Róger Gómez Tenorio (born February 7, 1965) is a retired Costa Rican football player.

Club career
Born in Palmar Sur, Gómez played for Municipal Osa, Cartaginés and Herediano and scored 119 league goals during his career, 38 of them for Herediano. He was dismissed by Herediano in November 1995 after a poor season.

He played a total of 524 matches in the Costa Rican Primera División from 1986 through 2002.

International career
Nicknamed El Policía, he made his debut for Costa Rica in a May 1990 friendly match against Poland and earned a total of 19 caps, scoring 4 goals. He was part of the national team, that played in the 1990 FIFA World Cup held in Italy, and featured in three of their four games played. He scored the first goal in the UNCAF Nations Cup history in 1991, and also played at the 1991 CONCACAF Gold Cup.

He played his final international on 8 November 1992 against Honduras.

International goals
Scores and results list Costa Rica's goal tally first.

::::::::

### ASSIGNED TASK
Reproduce the full biography of Róger Gómez Tenorio word for word. The data after this point can be skipped.

### GIVEN DATA

::::::::

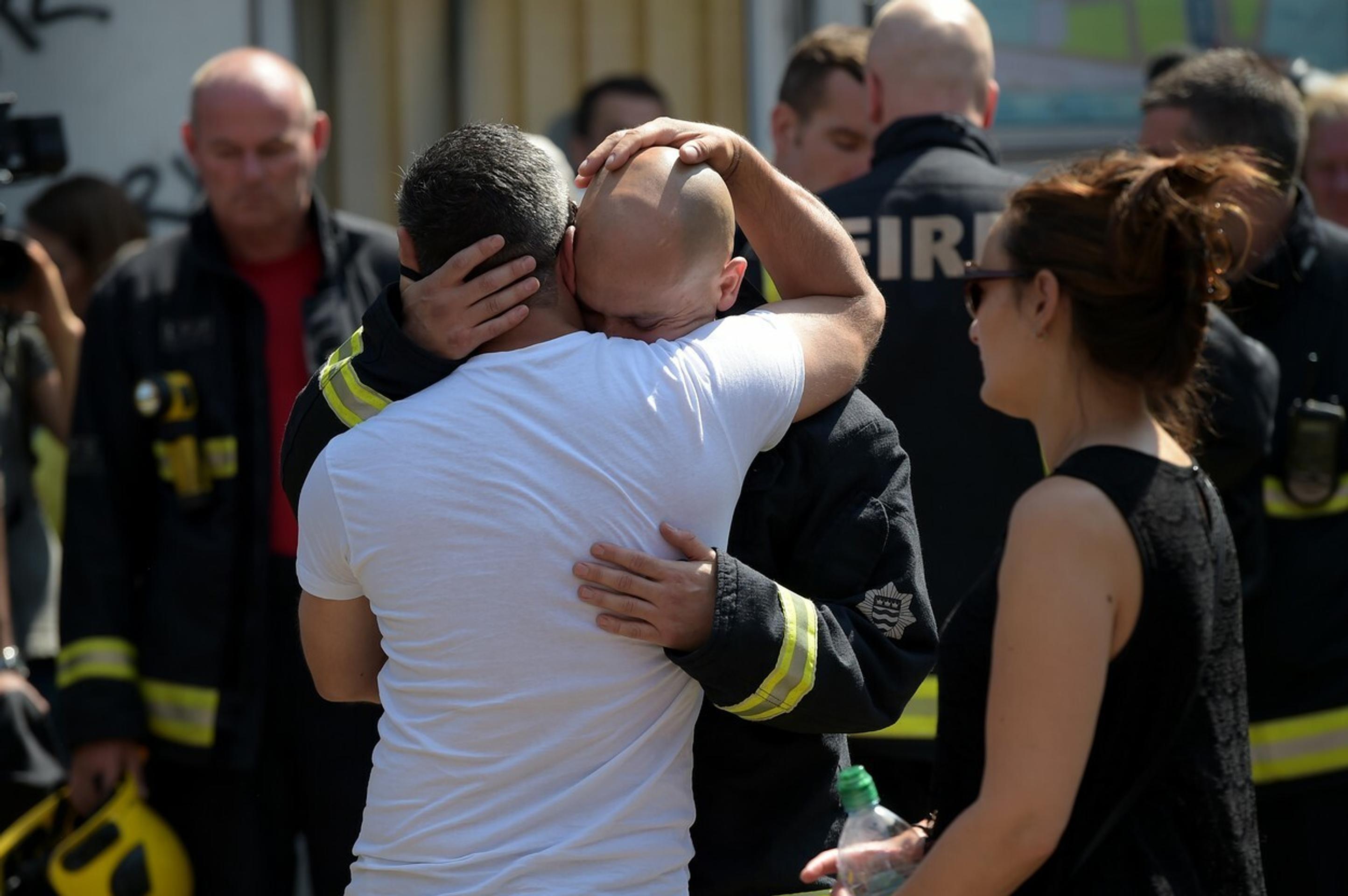 Dnes sa pred Grenfell Tower uskutočnila minúta ticha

::::::::

### ANSWER TO THIS EXERCISE
Róger Gómez Tenorio (born February 7, 1965) is a retired Costa Rican football player.

Club career
Born in Palmar Sur, Gómez played for Municipal Osa, Cartaginés and Herediano and scored 119 league goals during his career, 38 of them for Herediano. He was dismissed by Herediano in November 1995 after a poor season.

He played a total of 524 matches in the Costa Rican Primera División from 1986 through 2002.

International career
Nicknamed El Policía, he made his debut for Costa Rica in a May 1990 friendly match against Poland and earned a total of 19 caps, scoring 4 goals. He was part of the national team, that played in the 1990 FIFA World Cup held in Italy, and featured in three of their four games played. He scored the first goal in the UNCAF Nations Cup history in 1991, and also played at the 1991 CONCACAF Gold Cup.

He played his final international on 8 November 1992 against Honduras.

International goals
Scores and results list Costa Rica's goal tally first.